Your kid is ready to go off to college. You need to replace your roof. Or maybe it’s time to pay off several high-interest credit cards. If you’re facing a major expense, you might be considering tapping into your home equity. After all, loans that use your home as collateral tend to have lower interest rates than unsecured personal loans, making them a more affordable option in some cases.

But how do you take equity out of your home, and when is the best time to do it?

Generally, it’s best to wait until you’ve built up a significant amount of equity, but a more exact answer will depend on your financial situation and stage of life.

Let’s take a closer look at several options, including home equity loans, HELOCs, cash-out refinancing, reverse mortgages and home sales.

Home equity loan

A home equity loan allows you to borrow against your equity, receive the funds as a lump sum, and repay them within a certain time frame. Home equity loans typically have fixed interest rates, which makes your monthly payments predictable.

You typically can’t borrow more than 85% of your total home equity, which is the value of your house minus any debts against it, including your mortgage.

You might consider a home equity loan if … you prefer steady payments each month, have a sizable amount of equity, and want to borrow a lump sum. You’ll have to pay closing costs and you could lose your house if you default on the loan, so it’s important to budget for the payments before taking out a home equity loan.

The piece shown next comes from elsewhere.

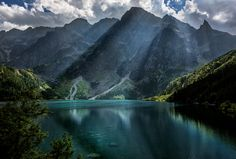***Morskie Oko [Lake] (Tatra Mountains, Poland) by Kris Bednarzewski Beautiful Places To Visit, Places To See, Gaia, Polish Mountains, Visit Poland, Tatra Mountains, Poland Travel, Spain Travel, Plitvice Lakes National Park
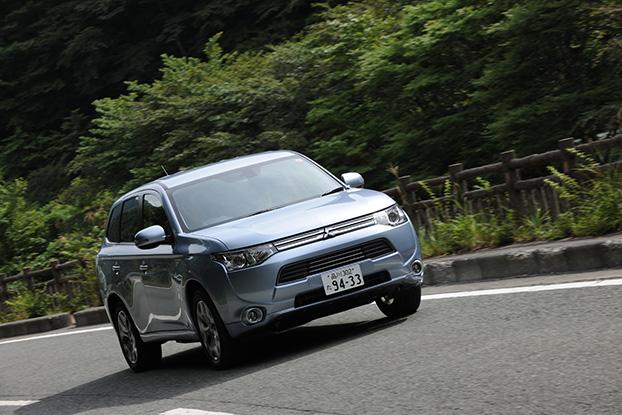 三菱 アウトランダーPHEVは、電気自動車「i-MiEV(アイ・ミーブ)」のEV(電気自動車)技術と、スポーツ4WD「ランサー エボリューション」の高性能4WD性能、「パジェロ」に代表される三菱伝統のSUVノウハウが1台にギュッと結集した、世界初の4WD・SUV・プラグイン・ハイブリッド・EVだ。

With a home equity line of credit, also called a HELOC, you can borrow multiple times against your equity during the draw period. Based on your finances, debt-to-income ratio and credit health, your lender will allow you to borrow up to an approved credit limit. After the draw period, you’ll need to pay the money back right away or within a certain time frame.

You might consider a HELOC if … you’re not sure exactly how much you’ll need to borrow or if you need to draw multiple times for various expenses. Because HELOC interest rates are usually variable, your monthly payments could change. You may also have to pay a set-up fee and annual fees, as well as withdrawal fees each time you borrow.

Cash-out refinance

A cash-out refinance allows you to take equity out of your home by replacing your current mortgage with a new, bigger mortgage. You then receive the difference in cash.

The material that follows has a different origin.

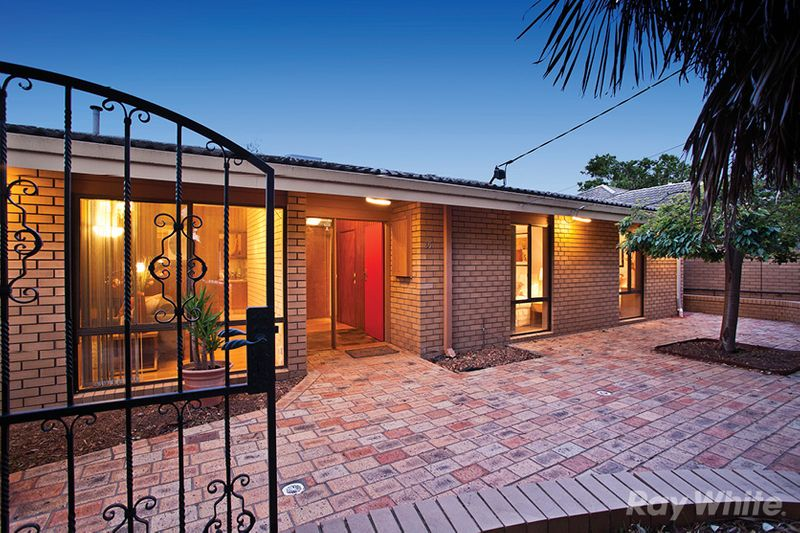 ENOURMOUS FAMILY POTENTIAL WITH SWIMMING POOL - Mulgrave
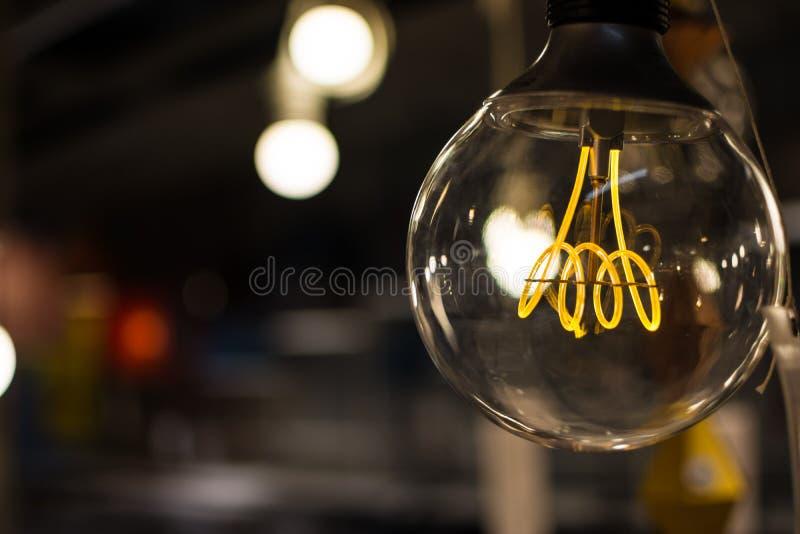 Ampoule de style ancien dans un wearhouse photos libres de droits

You might consider a cash-out refi if … you can get a lower interest rate or more-favorable loan terms.

But unless you need to borrow a large sum, a cash-out refinance may cost more than it’s worth. After all, you’ll need to pay closing costs on the loan, and since you’re increasing your overall loan amount, your monthly payments and DTI could go up.

Reverse mortgage

A reverse mortgage is another way to borrow money using your home as collateral. But instead of making monthly payments to your lender, your lender pays you each month, increasing the loan amount with each payment you receive.

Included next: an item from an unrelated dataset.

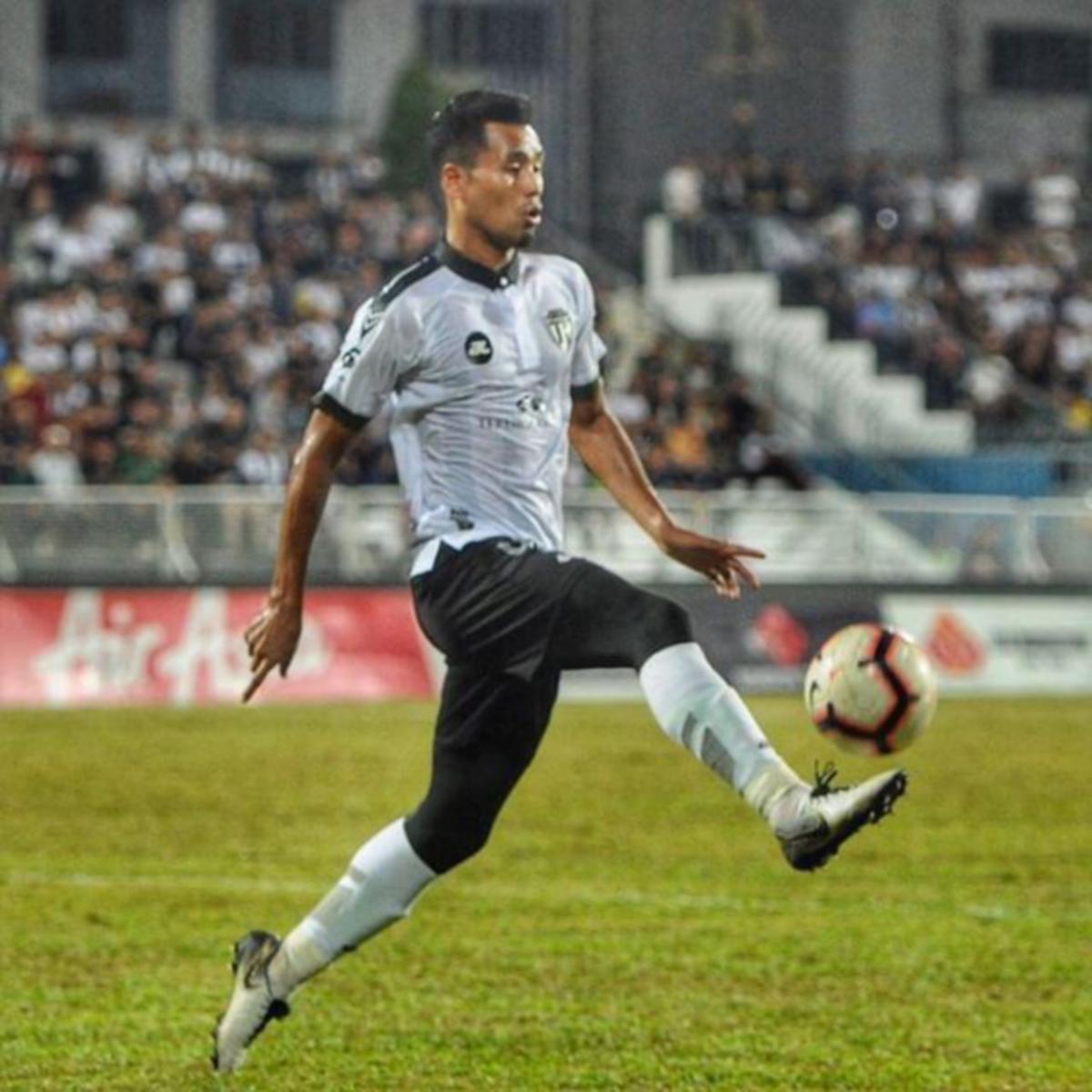 Pemain pertahanan TFC, Muhammad Hafizal Mohamad.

You repay the loan plus interest and fees when you move out or sell the house. To qualify, you generally must be 62 or older, your home must be in good condition, and you need to have a significant amount of equity.

You might consider a reverse mortgage if … you need help paying for living expenses in retirement and want to keep your home. However, instead of inheriting your house, your beneficiaries would have to sell it after your death to satisfy the loan.

Selling your home

Selling your house may be a good way to take equity out of your home. The more equity you have, the more profit you can make, since you’ll likely need to use part of the proceeds to pay off your existing mortgage and any other debts against the property.

You might consider selling your home if … you’re already planning on moving. However, selling your house does come with expenses. Seller closing costs often include the real estate agent commission, around 6% of the home sale price. You may also have to pay for presale inspections, home repairs, cleaning, home staging and, in some cases, capital gains tax.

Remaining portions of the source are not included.